Rhode Island Gov. Gina Raimondo’s new budget plan includes funding for children in foster care to continue receiving state support after they turn 18, which would mark a return to the state’s approach before the Great Recession.
Eligible 18-year-olds will be able to stay in foster care and request assistance until age 21, and receive benefits like job training, housing assistance and help with applying for other public benefits.
The proposal is coupled with a bill introduced in the statehouse in early January by the state Representative Deborah Ruggiero (D), and would re-start a policy that had existed in the state until 2007.
Budget shortfalls prompted the elimination of Rhode Island’s extended care for youth just a year before the federal government offered to match states in such efforts. In 2008, George W. Bush signed the Fostering Connections to Success and Increasing Adoptions Act, permitting states to extend care to 21 with federal reimbursement through the Social Security Act’s funding for foster care.
The optional extension is an attempt to lengthen the runway to adulthood for the approximately 20,000 foster youth who “age out” at 18 without having found a permanent living situation, via adoption by their foster parents, for example.
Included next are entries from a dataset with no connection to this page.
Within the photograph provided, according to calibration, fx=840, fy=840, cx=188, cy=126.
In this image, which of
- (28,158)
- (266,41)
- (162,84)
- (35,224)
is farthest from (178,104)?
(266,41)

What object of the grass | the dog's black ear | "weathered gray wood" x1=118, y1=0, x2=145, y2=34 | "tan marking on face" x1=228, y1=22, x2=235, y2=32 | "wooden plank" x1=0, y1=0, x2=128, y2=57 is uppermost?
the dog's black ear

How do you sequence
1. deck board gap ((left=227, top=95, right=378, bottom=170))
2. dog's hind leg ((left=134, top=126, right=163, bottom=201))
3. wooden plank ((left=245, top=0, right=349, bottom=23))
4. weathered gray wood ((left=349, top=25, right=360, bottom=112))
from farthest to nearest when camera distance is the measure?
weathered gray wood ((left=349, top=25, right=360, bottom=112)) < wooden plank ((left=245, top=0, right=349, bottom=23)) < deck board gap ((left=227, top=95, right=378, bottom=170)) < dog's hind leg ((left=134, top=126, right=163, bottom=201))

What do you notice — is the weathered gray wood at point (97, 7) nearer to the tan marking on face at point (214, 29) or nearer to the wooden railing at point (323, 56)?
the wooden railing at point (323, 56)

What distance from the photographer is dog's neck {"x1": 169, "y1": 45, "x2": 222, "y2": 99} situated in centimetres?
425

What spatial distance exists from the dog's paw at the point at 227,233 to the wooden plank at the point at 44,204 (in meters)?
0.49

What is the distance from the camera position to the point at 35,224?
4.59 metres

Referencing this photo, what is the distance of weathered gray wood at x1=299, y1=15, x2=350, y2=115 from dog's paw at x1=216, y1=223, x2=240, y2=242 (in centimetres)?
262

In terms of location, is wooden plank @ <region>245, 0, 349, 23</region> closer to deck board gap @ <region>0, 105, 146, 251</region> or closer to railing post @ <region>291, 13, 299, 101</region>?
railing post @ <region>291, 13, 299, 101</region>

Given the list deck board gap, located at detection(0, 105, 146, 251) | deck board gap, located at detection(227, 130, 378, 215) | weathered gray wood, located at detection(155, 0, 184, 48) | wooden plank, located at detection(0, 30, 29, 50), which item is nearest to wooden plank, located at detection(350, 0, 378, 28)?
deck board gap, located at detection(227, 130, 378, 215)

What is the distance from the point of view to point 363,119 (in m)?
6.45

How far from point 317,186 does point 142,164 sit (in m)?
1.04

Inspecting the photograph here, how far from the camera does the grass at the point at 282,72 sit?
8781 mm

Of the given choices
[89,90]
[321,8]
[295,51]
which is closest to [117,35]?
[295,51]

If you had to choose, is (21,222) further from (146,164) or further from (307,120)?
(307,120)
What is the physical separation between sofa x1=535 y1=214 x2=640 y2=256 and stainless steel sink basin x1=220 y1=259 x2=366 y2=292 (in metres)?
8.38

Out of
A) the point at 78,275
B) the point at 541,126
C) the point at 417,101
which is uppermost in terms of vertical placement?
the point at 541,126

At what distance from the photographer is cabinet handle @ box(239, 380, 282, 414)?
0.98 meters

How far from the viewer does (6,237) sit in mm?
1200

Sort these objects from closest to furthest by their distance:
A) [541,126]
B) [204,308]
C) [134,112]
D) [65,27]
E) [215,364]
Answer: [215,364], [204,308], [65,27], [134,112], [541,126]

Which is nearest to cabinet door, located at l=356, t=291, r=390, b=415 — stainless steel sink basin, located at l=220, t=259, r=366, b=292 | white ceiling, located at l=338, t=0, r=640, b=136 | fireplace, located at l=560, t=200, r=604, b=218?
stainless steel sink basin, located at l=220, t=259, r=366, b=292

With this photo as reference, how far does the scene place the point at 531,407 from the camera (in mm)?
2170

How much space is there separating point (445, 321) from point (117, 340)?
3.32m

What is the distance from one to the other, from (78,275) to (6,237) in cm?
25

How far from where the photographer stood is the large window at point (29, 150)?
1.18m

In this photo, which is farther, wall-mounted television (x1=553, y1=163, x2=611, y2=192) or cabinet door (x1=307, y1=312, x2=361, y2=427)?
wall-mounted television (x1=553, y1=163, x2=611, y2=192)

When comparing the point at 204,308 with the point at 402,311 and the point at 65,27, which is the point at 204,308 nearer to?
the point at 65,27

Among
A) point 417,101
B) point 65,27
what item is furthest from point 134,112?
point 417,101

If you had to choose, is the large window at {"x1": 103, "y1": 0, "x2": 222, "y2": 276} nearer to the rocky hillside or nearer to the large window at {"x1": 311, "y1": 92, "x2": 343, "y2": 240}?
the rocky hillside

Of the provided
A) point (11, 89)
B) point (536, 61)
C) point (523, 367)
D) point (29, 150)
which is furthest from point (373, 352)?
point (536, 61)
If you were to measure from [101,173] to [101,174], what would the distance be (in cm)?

According to the state policy think tank the National Conference of State Legislators, 24 states and the District of Columbia now have policies like the one under consideration in Rhode Island.
The year after Rhode Island ended its extension, the number of youth aging out at 18 reached a peak of 158.
“Rhode Island used to do this until 2007, and then we cut the services,” said Raimondo, to a Rhode Island NBC news affiliate. “And since then, we’ve seen that wasn’t a good decision.”
The administration estimates the long-term additional costs to taxpayers will be minimal, and will immediately serve up to 70 youth this year.